12th November 2004 at 00:00
Lucy Russell looks at a resource for primary and secondary pupils exploring the lives of Jewish children who survived Nazi oppression

The Last Goodbye - The rescue of children from Nazi Europe The Jewish Museum London pound;7.50 Tel: 020 7284 1997 www.jewishmuseum.org.uk

The Last Goodbye can be used as a resource in its own right or in conjunction with a travelling exhibition run by the Jewish Museum. The worksheets within the resource are photocopiable. Five A4-sized colour impressions of life in Berlin under the Nazis, by Hans Jackson, a German-Jewish refugee, are included and would be useful for display or group work.

The motives of the authors are admirable and the publication has been supported by a number of individuals who were themselves rescued from Nazi Europe on the Kindertransport.

The primary aim is for students from key stage 2 to GCSE to relate personally to those whose lives were saved; as such, suggested tasks rely heavily on empathy. This is not necessarily a bad thing. History is about trying to make sense of the past, and there is always an emotional dimension in history, because it is about humanity.

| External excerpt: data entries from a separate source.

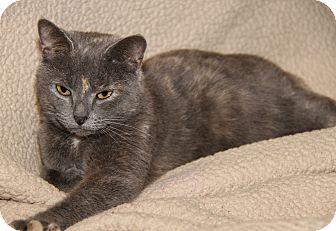 Calico Cat for adoption in Marietta, Ohio - Josie (Pregnant)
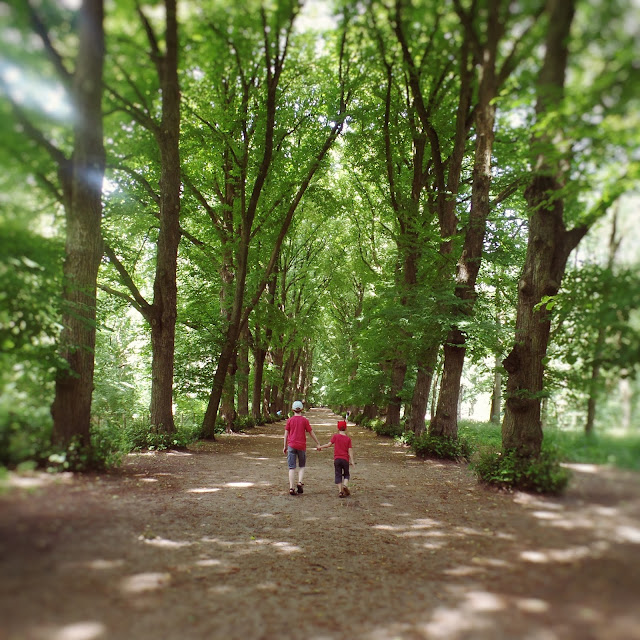 Boys walking along a tree lined path holding hands. shot from behind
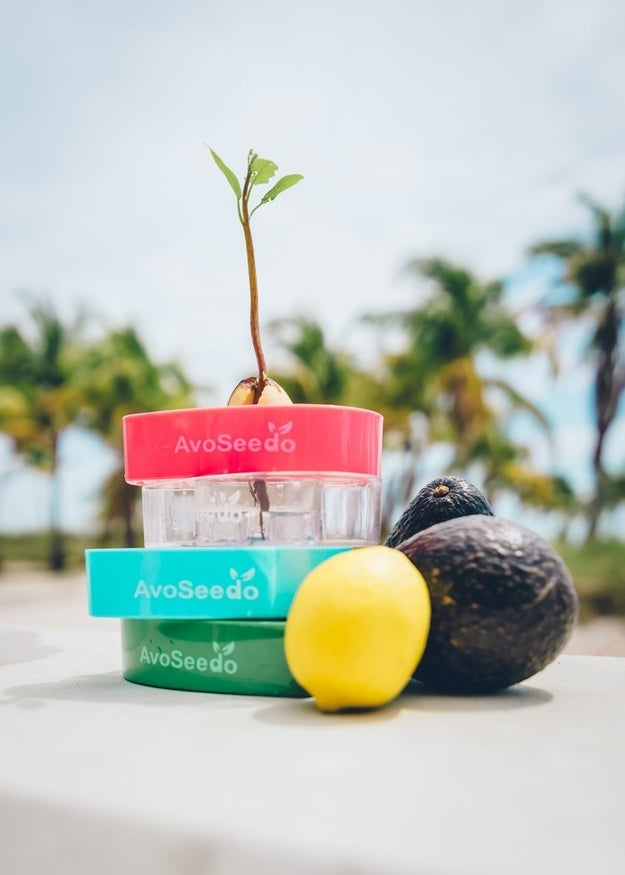 A kit that lets you grow your own avocado because yeah, money doesn't grow on trees, but avocados do.
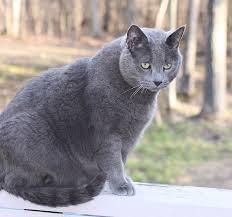Резултат со слика за Blue-Gray Cats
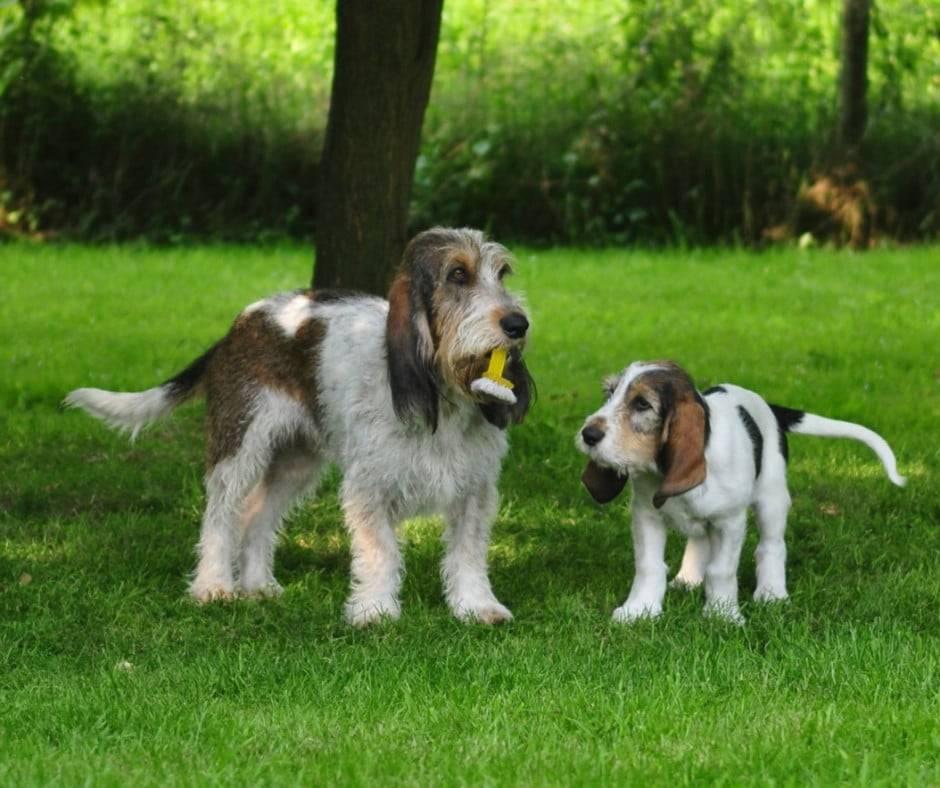 Порода собак гриффон — фото, описание, характер, особенности ухода, отзывы владельцев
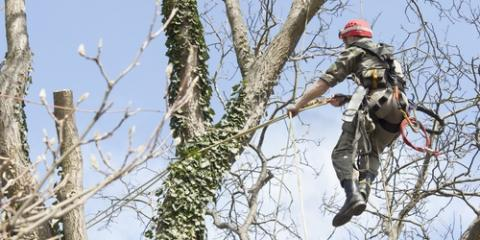 5 Reasons to Hire a Professional for Tree Services, St. Charles, Missouri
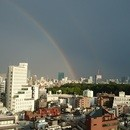 一般社団法人 日本免疫カウンセリング協会の開催する講座の風景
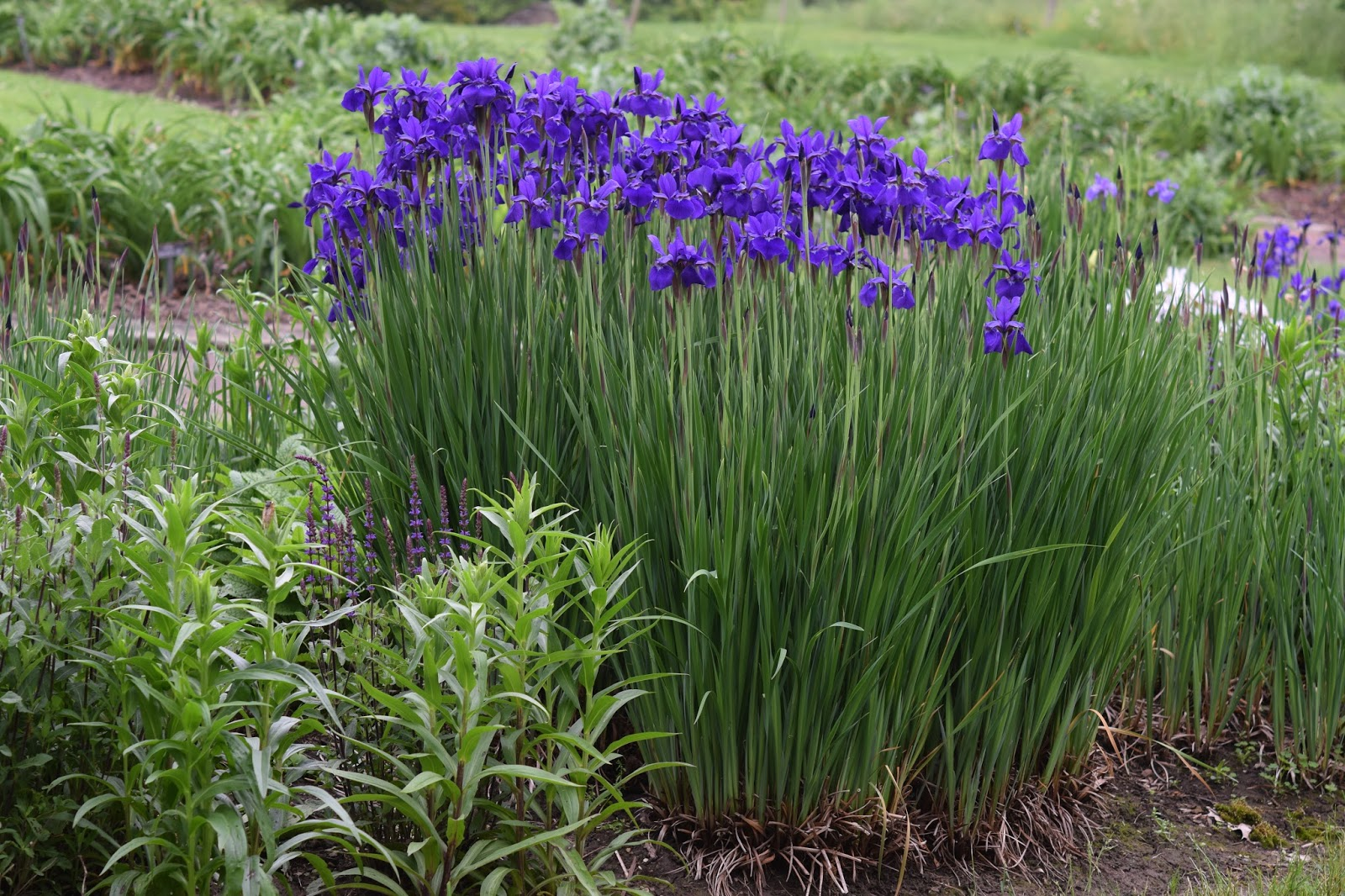 The Gallery For Gt Siberian Iris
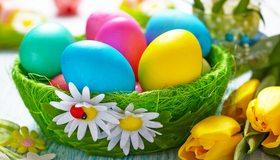 Картинка: Пасха, яйца, цветные, крашеные, корзинка, трава, ромашки, тюльпаны, цветы, божья коровка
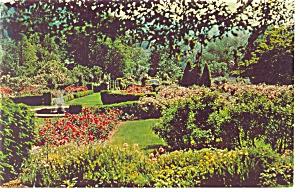 Morris Arboretum Philadelphia PA  Postcard p10180 (Image1)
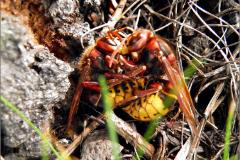 WSP_0209_ hoornaar_vespa crabro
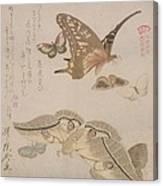 Tsubasa Ni Wa... From The Series Canvas Print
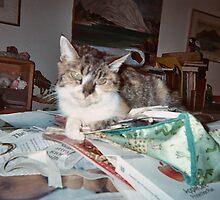 My beloved Sammy Samantha  by kevin seraphin
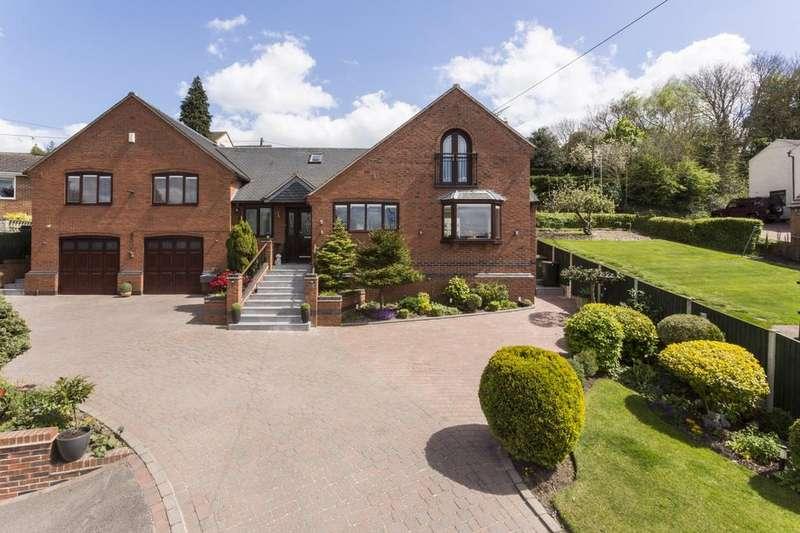 4 Bedrooms Detached House for sale in Elder Lane, Griffydam, LE67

However, teachers may wish to adapt tasks. One task asks students to role-play the first time a refugee has tea with his new foster parents: "He doesn't speak English and 'English tea-time' is an unusual tradition for him. He may be worried about whether the food is kosher". For this task students would need to be clear about what it means to be Jewish, and what "English tea time" may have been like. This is a tall order for 21st-century students more used to a TV dinner.

This is a good cross-curricular resource with lessons for citizenship and RE, as well as some good history. The text, photographs and personal testimony tell the story well. A timeline shows the gradual legalisation of prejudice from 1933 onwards and there is a very interesting interview with a German woman who had been friends at school with a Jewish girl. This interview reveals some of the effects of the laws against Jews and anti-Jewish propaganda on the German psyche.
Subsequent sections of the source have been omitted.